What the task requires =
Scan the entries below and return each line that contains "name".

Data for this exercise =
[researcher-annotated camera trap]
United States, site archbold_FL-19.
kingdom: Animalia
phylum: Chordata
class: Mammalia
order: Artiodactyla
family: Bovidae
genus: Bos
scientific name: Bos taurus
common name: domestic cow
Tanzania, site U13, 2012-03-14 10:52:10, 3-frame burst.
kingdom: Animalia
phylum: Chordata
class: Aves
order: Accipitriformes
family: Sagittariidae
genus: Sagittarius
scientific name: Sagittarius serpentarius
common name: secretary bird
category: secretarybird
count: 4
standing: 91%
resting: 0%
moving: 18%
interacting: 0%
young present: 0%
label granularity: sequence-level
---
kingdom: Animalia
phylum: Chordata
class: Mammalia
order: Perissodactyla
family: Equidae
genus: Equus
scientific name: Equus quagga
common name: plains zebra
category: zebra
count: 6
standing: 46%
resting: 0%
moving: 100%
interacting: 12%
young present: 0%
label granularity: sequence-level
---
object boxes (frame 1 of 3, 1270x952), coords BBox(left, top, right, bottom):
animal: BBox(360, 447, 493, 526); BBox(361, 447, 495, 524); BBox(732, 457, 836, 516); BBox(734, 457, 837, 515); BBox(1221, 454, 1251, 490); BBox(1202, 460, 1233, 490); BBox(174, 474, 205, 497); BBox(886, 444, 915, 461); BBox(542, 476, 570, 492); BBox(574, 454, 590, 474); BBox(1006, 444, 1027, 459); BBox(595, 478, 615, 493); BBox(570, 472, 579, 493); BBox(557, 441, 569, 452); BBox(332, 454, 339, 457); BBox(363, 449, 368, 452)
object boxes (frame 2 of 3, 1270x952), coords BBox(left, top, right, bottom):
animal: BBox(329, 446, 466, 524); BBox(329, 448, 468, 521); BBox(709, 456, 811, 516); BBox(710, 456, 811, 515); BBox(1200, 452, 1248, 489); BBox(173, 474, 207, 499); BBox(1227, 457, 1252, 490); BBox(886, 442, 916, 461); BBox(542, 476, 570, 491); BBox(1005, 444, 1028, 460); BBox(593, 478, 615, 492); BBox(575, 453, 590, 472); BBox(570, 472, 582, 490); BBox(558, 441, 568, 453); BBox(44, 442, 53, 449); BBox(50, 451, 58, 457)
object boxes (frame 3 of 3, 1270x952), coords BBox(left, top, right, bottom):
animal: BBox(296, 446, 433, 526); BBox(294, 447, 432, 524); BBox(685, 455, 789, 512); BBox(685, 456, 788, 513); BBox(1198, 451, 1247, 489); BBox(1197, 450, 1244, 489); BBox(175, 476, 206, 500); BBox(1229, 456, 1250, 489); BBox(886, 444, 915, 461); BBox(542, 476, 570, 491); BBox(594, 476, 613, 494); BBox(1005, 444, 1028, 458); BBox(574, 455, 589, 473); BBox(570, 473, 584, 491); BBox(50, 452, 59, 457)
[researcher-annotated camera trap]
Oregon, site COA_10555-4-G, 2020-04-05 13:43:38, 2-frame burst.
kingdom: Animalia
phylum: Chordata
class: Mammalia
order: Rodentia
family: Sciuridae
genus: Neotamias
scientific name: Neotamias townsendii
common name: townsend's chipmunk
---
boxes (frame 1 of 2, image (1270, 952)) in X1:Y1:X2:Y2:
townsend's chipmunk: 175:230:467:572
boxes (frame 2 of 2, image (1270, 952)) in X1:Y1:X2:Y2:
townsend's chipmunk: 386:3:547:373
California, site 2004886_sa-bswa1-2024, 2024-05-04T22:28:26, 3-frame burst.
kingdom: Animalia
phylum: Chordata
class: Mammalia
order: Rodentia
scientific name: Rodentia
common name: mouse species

Reply to the task =
scientific name: Bos taurus
common name: domestic cow
scientific name: Sagittarius serpentarius
common name: secretary bird
scientific name: Equus quagga
common name: plains zebra
scientific name: Neotamias townsendii
common name: townsend's chipmunk
scientific name: Rodentia
common name: mouse species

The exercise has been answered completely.